Is the IRGC losing its grip on Iranian policy-making to the moderates?

Iranian belligerence has been see-sawing depending on who is in charge: Soleimani and his hard-liners or President Rouhani and the moderates.

Members of Iran's Revolutionary Guards march during a military parade to commemorate the 1980-88 Iran-Iraq war in Tehran (photo credit: MORTEZA NIKOUBAZI/ REUTERS)
Members of Iran's Revolutionary Guards march during a military parade to commemorate the 1980-88 Iran-Iraq war in Tehran
It is very early in the game to judge, but if Iran's missile attacks on two bases in Iraq are the extent of its response to an American drone blowing up Iran IRGC al-Quds force chief Qasem Soleimani, it looks like the elite unit may be losing its control over policy.
There is always a war in Iran between moderates, who want to at least try to get along with the West, and hard-liners who seem happier when the Islamic Republic is trying to loudly and openly conquer the region, including spitting in the face of the West. Who wins the battle for Supreme leader Ayatollah Ali Khamenei's heart is usually the one who dictates policy.
What signs would show that the "moderates" are in control for the moment?
First, a tweet by US President Donald Trump indicated that there are no US casualties of any kind.
Some of that could be because the US has early warning systems; some of it could be because the missile strikes were carried out in the middle of the night when most troops would not be outside and exposed; and some of it because only around a dozen rockets were fired.
All of the above seem to signal that Iran wanted only a limited response against America's killing of Soleimani so as not to escalate into a general war with Trump.
This is not likely the response that the IRGC – from where Soleimani came – was looking for when its leaders called for massive revenge for probably their most famous leader.
There is no question that Iran has the capability to have done far more and to have caused a significant amount American fatalities.
So what is going on behind the scenes in the internal fight for control over Iranian policy?
First, the "moderates" are not really that moderate and mostly support Tehran's plans for regional hegemony – but they at least have subtlety, patience and act more conservatively to try to preserve some notion of Iran being a country that can get along with others.
Iranian President Hassan Rouhani and Foreign Minister Javad Zarif are the moderates who convinced Khamenei to detach and remove around three-fourths of his uranium centrifuges and to decommission the country's Arak plutonium facility, in order to cut the 2015 Iran nuclear deal.
The IRGC – including Soleimani when he was alive and heavily influencing Khamenei – opposed any deal with the US and any concessions as a waste of time.
At that point, Rouhani-Zarif beat Soleimani and the IRGC for control over Iranian policy.
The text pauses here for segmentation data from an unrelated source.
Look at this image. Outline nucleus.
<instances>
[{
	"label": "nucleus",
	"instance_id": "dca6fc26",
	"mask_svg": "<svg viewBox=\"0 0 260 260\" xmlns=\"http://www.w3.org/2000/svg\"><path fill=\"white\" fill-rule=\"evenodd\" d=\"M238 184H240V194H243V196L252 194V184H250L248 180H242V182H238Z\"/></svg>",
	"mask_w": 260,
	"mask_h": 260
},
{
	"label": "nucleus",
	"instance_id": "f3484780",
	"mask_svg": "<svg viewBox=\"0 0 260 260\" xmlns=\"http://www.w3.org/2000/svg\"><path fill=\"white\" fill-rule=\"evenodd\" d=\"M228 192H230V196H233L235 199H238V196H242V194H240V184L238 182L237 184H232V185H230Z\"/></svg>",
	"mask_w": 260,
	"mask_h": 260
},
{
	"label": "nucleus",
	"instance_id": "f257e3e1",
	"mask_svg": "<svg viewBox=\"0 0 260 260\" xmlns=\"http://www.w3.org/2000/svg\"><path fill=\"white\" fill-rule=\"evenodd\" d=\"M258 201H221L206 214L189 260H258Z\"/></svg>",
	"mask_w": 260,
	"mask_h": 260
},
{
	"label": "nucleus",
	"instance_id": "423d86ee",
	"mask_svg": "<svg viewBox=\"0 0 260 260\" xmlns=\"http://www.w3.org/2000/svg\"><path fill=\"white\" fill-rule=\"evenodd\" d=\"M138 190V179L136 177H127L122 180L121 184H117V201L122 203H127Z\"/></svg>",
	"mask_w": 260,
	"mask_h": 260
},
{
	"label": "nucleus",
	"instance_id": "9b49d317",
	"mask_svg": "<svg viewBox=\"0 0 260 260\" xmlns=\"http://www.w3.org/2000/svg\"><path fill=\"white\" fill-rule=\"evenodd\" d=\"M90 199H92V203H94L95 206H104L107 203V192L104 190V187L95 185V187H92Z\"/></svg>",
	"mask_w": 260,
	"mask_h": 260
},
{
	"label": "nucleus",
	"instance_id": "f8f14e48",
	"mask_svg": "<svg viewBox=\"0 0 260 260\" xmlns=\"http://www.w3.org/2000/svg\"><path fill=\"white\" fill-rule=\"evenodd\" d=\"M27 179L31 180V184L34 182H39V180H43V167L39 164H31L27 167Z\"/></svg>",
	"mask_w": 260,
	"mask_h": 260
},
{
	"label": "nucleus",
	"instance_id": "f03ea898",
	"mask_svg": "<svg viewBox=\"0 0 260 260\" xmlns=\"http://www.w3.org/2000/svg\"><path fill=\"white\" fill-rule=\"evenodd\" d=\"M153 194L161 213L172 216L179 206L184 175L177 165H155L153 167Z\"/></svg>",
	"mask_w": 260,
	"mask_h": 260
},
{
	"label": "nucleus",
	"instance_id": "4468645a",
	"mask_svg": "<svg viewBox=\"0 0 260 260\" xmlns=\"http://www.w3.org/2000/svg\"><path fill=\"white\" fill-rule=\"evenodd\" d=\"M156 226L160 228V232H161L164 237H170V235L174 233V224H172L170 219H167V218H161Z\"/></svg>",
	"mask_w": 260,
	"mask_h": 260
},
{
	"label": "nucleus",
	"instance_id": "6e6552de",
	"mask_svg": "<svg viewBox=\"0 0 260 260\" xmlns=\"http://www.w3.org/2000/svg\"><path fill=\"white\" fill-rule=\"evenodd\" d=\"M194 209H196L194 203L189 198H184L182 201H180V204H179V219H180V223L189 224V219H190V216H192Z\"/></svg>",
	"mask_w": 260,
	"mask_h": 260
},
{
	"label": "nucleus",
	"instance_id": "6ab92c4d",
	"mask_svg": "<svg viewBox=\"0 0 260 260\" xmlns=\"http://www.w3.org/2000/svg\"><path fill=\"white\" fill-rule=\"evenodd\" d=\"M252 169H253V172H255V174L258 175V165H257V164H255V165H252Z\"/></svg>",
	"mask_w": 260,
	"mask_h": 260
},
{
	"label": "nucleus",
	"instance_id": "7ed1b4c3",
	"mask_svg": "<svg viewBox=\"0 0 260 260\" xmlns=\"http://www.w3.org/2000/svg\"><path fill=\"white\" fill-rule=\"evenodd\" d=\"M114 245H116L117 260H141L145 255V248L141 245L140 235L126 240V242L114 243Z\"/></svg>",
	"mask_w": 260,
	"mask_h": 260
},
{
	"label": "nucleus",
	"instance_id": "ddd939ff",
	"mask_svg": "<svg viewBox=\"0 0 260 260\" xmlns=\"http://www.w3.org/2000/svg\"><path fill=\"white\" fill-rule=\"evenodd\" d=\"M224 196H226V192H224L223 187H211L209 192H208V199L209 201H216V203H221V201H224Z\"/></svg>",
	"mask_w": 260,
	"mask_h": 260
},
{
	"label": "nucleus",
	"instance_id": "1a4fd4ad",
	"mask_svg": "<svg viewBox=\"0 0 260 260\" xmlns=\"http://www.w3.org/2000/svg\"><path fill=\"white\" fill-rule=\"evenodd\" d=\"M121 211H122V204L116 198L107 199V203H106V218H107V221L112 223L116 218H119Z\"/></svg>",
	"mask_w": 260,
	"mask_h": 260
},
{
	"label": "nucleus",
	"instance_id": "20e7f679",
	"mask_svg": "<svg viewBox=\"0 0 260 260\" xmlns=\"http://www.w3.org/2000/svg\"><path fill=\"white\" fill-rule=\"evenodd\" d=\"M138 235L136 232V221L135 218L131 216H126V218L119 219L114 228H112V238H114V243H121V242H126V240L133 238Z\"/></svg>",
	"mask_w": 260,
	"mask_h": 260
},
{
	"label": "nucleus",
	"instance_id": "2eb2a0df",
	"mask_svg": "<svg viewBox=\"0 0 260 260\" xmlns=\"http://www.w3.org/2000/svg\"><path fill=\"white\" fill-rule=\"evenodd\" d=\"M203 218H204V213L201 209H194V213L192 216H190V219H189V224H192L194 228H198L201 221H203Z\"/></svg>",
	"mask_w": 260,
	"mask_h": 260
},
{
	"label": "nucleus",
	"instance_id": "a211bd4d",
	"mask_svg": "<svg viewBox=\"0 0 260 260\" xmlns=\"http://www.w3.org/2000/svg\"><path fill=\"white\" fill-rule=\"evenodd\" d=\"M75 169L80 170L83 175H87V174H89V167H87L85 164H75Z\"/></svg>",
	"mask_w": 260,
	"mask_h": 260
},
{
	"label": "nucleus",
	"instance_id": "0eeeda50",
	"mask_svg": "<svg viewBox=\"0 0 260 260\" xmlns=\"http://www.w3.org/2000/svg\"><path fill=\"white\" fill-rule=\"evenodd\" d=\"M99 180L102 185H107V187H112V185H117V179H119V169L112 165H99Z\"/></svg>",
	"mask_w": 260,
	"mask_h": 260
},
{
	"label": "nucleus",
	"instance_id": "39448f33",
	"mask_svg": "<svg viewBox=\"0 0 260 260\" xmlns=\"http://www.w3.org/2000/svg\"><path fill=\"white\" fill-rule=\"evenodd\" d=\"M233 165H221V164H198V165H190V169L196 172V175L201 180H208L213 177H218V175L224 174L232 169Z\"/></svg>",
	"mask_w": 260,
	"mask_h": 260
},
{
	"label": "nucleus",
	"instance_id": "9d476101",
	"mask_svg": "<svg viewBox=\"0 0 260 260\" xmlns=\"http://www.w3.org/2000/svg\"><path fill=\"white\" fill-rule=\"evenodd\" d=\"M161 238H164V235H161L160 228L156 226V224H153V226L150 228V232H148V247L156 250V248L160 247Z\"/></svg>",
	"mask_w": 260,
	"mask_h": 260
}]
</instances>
But then Soleimani and the IRGC took back control.
Khamenei approved Soleimani's aggressive plans for trying to take control of or at least build major forces in Lebanon, Syria, Iraq and Yemen, and even to some extent in Gaza.
Soleimani's plans are a lot of what undermined the US rationale for continuing to play nice with Iran and sticking to the 2015 nuclear deal.
Although technically the nuclear deal was disconnected from other Iran issues, the Obama administration's presumption was that the Islamic Republic would deescalate provocation, not escalate to a whole new level.
In February 2019, Soleimani's power had grown so complete that Zarif, despite being foreign minister, was kept out of a visit by Syrian leader Bashar Assad.
Zarif responded with a public resignation, which he did not coordinate with Khamenei or anyone else, catching them off guard and throwing the country into chaos.
Within a short period of time, all Iranian officials were reaffirming Zarif's prominence and essentially begged him to return to his post, which he eventually did.
For some time after that, it seemed that this regained for Zarif and the moderates control over policy, with Khamenei affirming in March that Iran would not leave the nuclear deal in the near term despite US sanctions, and would try to outlast Trump.
This shifted again in May 2019 when Trump upped the ante by ending sanctions waivers for China, India and others to trade with Iran.
The Islamic republic started to use force more brazenly against US forces and allies – again likely with pressure from Soleimani and the IRGC.
However, Zarif still seemed to have some influence, as Iran's violations of the nuclear deal were incremental and buffered every two months with statements about wanting to return to the deal if the US ended sanctions.
There was speculation that America's killing of Soleimani would end the restraint from Iran and shift power back completely to the now furious IRGC.
That still may happen. This could just be Iran's opening shot, and weeks or months from now, there may be an attack on other US assets or diplomats overseas.
However, the fact is that Soleimani was killed almost six days ago and this is the first real response.
And Zarif publicly tweeted that Iran is seeking to deescalate after the attack.
At least for now, that could mean that removing Soleimani may have temporarily boosted the moderates at the IRGC's expense, and a general war with Iran may still be avoidable.